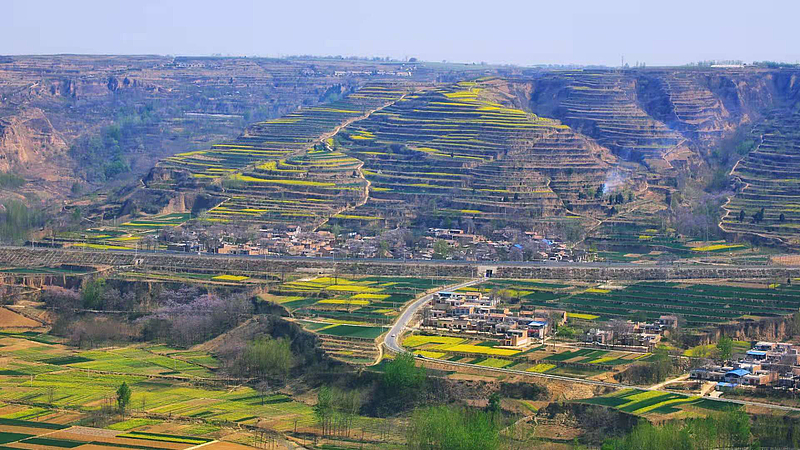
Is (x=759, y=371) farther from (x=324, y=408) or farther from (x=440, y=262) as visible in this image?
(x=440, y=262)

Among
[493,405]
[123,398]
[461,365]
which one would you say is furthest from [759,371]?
[123,398]

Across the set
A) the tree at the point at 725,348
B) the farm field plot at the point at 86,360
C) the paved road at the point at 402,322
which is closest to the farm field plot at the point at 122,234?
the farm field plot at the point at 86,360

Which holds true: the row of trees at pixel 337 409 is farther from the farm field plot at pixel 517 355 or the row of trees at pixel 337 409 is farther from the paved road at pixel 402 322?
the farm field plot at pixel 517 355

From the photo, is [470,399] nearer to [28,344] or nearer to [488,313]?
[488,313]

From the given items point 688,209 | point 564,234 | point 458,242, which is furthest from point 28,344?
point 688,209

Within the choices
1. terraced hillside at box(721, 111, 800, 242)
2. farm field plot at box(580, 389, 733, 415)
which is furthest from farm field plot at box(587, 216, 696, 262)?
farm field plot at box(580, 389, 733, 415)

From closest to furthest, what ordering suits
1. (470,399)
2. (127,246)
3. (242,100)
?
(470,399)
(127,246)
(242,100)
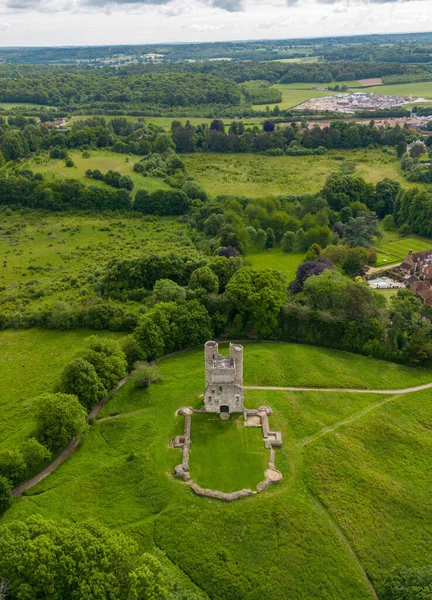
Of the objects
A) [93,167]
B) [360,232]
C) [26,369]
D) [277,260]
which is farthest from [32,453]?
[93,167]

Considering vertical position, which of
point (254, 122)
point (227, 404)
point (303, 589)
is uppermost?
point (254, 122)

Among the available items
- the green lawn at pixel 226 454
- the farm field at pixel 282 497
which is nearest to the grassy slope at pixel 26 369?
the farm field at pixel 282 497

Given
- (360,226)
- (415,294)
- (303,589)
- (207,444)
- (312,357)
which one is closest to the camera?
(303,589)

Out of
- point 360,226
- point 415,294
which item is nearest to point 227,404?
point 415,294

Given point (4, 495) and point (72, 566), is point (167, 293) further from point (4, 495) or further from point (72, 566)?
point (72, 566)

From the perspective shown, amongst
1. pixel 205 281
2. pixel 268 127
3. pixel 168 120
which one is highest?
pixel 168 120

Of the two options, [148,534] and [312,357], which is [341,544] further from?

________________

→ **TASK PROMPT**
Can you reproduce every line above word for word, leaving out the pictures?

→ **SOLUTION TO THIS TASK**
Is (x=759, y=371) farther from (x=324, y=408) or farther from (x=440, y=262) as visible in this image?
(x=440, y=262)

Among
[493,405]
[123,398]
[461,365]
which one would you say is furthest from [759,371]?
[123,398]

Across the set
A) the tree at the point at 725,348
B) the farm field plot at the point at 86,360
C) the paved road at the point at 402,322
which is closest to the farm field plot at the point at 122,234?
the farm field plot at the point at 86,360

Which holds true: the row of trees at pixel 337 409 is farther from the farm field plot at pixel 517 355 or the row of trees at pixel 337 409 is farther from the paved road at pixel 402 322?
the farm field plot at pixel 517 355

From the photo, is [470,399] nearer to [28,344] or nearer to [488,313]?
[488,313]

From the given items point 688,209 | point 564,234 | point 458,242, which is furthest from point 28,344?
point 688,209

Within the choices
1. terraced hillside at box(721, 111, 800, 242)
2. farm field plot at box(580, 389, 733, 415)
which is furthest from farm field plot at box(587, 216, 696, 262)?
farm field plot at box(580, 389, 733, 415)

From closest to furthest, what ordering suits
1. (470,399)
2. (127,246)
3. (242,100)
?
(470,399)
(127,246)
(242,100)
Of the objects
A) [93,167]
B) [360,232]
C) [26,369]
D) [277,260]
which is farthest from [32,453]?
[93,167]

Considering vertical position, which of
point (254, 122)
point (227, 404)
point (303, 589)
is uppermost?
point (254, 122)

Among the available items
- the green lawn at pixel 226 454
- the farm field at pixel 282 497
which is nearest to the grassy slope at pixel 26 369?
the farm field at pixel 282 497

Given
- (360,226)
- (415,294)
- (303,589)
- (207,444)
- (312,357)
which one is closest to the camera?
(303,589)

Out of
- point 360,226
- point 415,294
which item is nearest to point 227,404?
point 415,294

Given point (4, 495) and point (72, 566), is point (167, 293) further from point (4, 495) or further from point (72, 566)?
point (72, 566)

From the perspective shown, amongst
1. pixel 205 281
2. pixel 268 127
3. pixel 168 120
which one is highest?
pixel 168 120

Of the two options, [148,534] and [312,357], which is [341,544] further from?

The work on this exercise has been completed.